Entretanto, a Ministra Laurita Vaz abriu divergência parcial ao voto do Ministro Relator, quanto aos requisitos da configuração do crime de corrupção passiva.
O entendimento da Ministra Relatora foi no sentido de que a opção legislativa teria sido direcionada para ampliar a abrangência da incriminação por corrupção passiva, se comparada ao tipo de corrupção ativa. Desta forma, a proteção ao bem jurídico – probidade da administração pública[11] – seria potencializada.
Neste sentido, proferiu voto pelo parcial provimento do recurso especial a fim de reconhecer a prática do crime de corrupção passiva.

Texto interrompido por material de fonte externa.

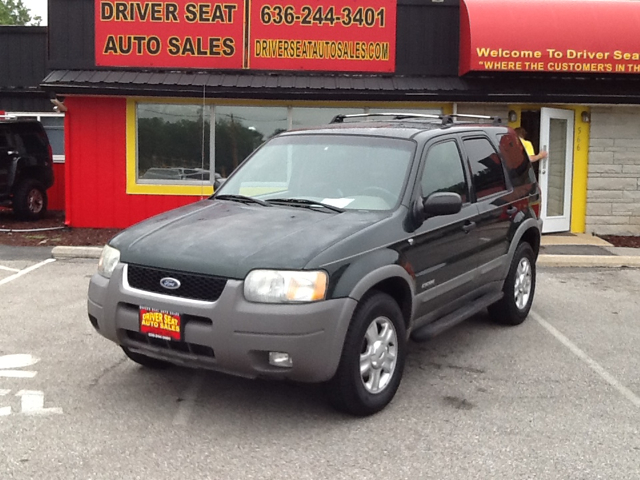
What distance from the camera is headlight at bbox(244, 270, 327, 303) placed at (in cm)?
409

O legislador brasileiro optou por dois tipos penais diversos de corrupção, com contornos diferentes. Inegavelmente a modalidade ativa possui a restrição da vinculação do ato de ofício. Por algum tempo o entendimento doutrinário e jurisprudencial foi no sentimento de aplicação extensiva do requisito do ato de ofício à corrupção passiva. Contudo, tal entendimento foi sendo transformado jurisprudencialmente, chegando ao passo de completa desnecessidade de subsunção da vantagem indevida ao ato de ofício. Entretanto, a interpretação do Superior Tribunal de Justiça passou de entender pela desnecessidade de vinculação causal da vantagem indevida às atribuições do funcionário público.

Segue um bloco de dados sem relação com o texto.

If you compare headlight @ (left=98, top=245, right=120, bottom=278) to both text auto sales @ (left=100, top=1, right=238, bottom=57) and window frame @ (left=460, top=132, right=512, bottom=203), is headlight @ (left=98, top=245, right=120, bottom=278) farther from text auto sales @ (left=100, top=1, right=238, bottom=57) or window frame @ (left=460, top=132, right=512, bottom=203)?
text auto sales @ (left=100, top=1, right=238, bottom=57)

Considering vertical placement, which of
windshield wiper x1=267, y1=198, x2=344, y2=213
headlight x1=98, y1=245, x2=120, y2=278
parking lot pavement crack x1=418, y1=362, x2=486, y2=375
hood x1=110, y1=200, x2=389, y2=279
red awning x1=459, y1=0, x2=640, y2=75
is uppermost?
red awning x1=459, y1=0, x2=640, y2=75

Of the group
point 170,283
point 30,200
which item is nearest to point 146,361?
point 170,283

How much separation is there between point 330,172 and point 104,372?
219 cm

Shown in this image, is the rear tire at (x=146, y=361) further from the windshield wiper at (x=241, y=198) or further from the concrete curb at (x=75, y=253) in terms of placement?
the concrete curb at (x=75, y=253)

[1] Mestre em Ciências Jurídico-Criminais pela Faculdade de Direito da Universidade de Coimbra. Professora de Direito Penal. Advogada Criminal. Secretária-geral do IBDPE.
[2] Solicitar ou receber, para si ou para outrem, direta ou indiretamente, ainda que fora da função ou antes de assumi-la, mas em razão dela, vantagem indevida, ou aceitar promessa de tal vantagem: Pena – reclusão, de 2 (dois) a 12 (doze) anos, e multa
[3] Oferecer ou prometer vantagem indevida a funcionário público, para determiná-lo a praticar, omitir ou retardar ato de ofício: Pena – reclusão, de 2 (dois) a 12 (doze) anos, e multa.
[4] QUANDT, Gustavo de Oliveira. O crime de corrupção e a compra de boas relações. In: LEITE, Alaor; TEIXEIRA, Adriano (org). Crime e Política – Corrupção, financiamento irregular de partidos políticos, caixa dois eleitoral e enriquecimento ilícito. Rio de Janeiro: FGV Editora, 2017. p. 53 – 76.
[5] Idem.
[6] Idem.
[7] Neste sentido: STF, AP 695, Rel. Min. Rosa Weber, Primeira Turma, j. 06/09/2016.STF, Inq 4506, Relator(a): MARCO AURÉLIO, Relator(a) p/ Acórdão: ROBERTO BARROSO, Primeira Turma, julgado em 17/04/2018, ACÓRDÃO ELETRÔNICO DJe-183 DIVULG 03-09-2018 PUBLIC 04-09-2018.
[8] STJ, RESP 1745410, Relatora para Acórdão Ministra Laurita Vaz, Sexta Turma. DJE 23 de outubro de 2018.
[9] Neste sentido: LEITE, Alaor; TEIXEIRA, Adriano; GRECO, Luis. A amplitude do tipo penal da corrupção passiva. Disponível em: https://www.jota.info/paywall?redirect_to=//www.jota.info/opiniao-e-analise/artigos/a-amplitude-do-tipo-penal-da-corrupcao-passiva-26122018. Acessado em 10 de setembro de 2020.
[10] STJ, HC 135.142/MS, Ministro Jorge Mussi, Quinta Turma, DJE 04/10/2010. STJ, RESP 440.106/RJ, Ministro Paulo Medina, Sexta Turma, DJ 09/10/2006. STJ, HC 13.487/RJ, Ministro Fernando Gonçalves, Sexta Turma, DJ 27/05/2002.
[11] Definição atribuída por Laurita Vaz.